U.S. weather: Chilly Midwest, stormy Northeast

Cold weather blast
Cold weather blast


    Cold weather blast


Cold weather blast 01:30

Story highlights

  • Lows in the 40s are expected in parts of the Upper Midwest early this week
  • A dip in the jet stream is allowing cool air to go farther south than usual
  • Three inches of rain are possible along parts of the East Coast through Wednesday
The Upper Midwest is about to get three days of September -- in July.
An unseasonal invasion of cool Canadian air could put lows in the 40s -- about 10 to 15 degrees below normal -- in parts of North Dakota, Minnesota, Wisconsin and Michigan into Wednesday.
Chicago, too, will be wondering what month it is, with lows in the 50s and highs Tuesday and Wednesday in the low 70s.
The reason: Last week's Typhoon Neoguri created some ripples in the jet stream, causing it to dip farther south than it normally does this time of year.
"It's not weird to get a dip in the jet stream, but it is weird to get it in July, dipping this far south," CNN meteorologist Jennifer Gray said. "So we are getting those cooler than normal temperatures across the Great Lakes region."
Some examples:
• Duluth, Minnesota, will see lows in the upper 40s Tuesday and Wednesday, with highs in the upper 60s and low 70s. Monday's expected high, 59, is well below the July normal of 75.
• Marquette, Michigan, also will see lows in the upper 40s Tuesday and Wednesday, with highs in the low 60s Monday and Tuesday. The average high for this time of year is 77.
• Grand Forks, North Dakota, will see lows in the upper 40s or lower 50s Tuesday and Wednesday.
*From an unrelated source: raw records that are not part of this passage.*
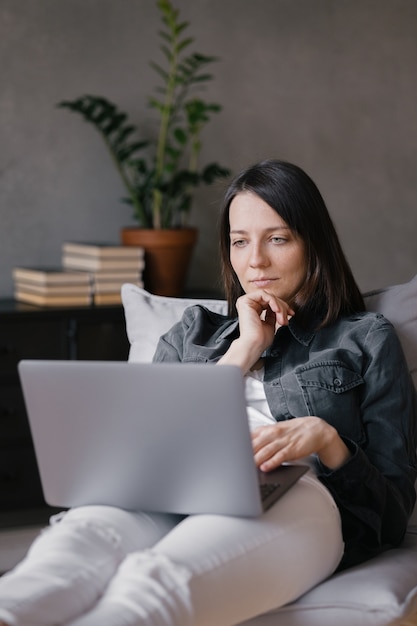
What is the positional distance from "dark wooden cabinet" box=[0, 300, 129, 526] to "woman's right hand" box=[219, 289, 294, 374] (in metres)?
1.32

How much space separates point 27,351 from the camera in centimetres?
340

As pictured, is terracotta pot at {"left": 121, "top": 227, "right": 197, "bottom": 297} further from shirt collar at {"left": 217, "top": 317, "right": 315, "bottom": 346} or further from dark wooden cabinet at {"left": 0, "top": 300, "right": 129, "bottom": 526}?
shirt collar at {"left": 217, "top": 317, "right": 315, "bottom": 346}

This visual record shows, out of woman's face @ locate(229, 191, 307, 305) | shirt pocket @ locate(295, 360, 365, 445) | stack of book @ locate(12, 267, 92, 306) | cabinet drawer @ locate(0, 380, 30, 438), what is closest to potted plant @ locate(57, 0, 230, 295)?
stack of book @ locate(12, 267, 92, 306)

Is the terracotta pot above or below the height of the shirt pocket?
above

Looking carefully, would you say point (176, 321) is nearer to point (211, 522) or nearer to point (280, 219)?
point (280, 219)

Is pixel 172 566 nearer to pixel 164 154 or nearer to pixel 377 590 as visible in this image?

Monday's high will be around 67 -- a departure from the July normal in the low 80s.
Meanwhile, the East will be getting drenched. Three inches of rain are possible in the Mid-Atlantic and the Northeast from Monday to Wednesday.
Storms on Monday could be severe in parts of the country, including much of the East Coast from Virginia to the north, as well as Tennessee, Kentucky, Indiana, Ohio and West Virginia. Damaging wind and heavy rain are possible.
By Tuesday, the strongest storms should be confined to the Mid-Atlantic, and they'll be mostly along the coast Wednesday.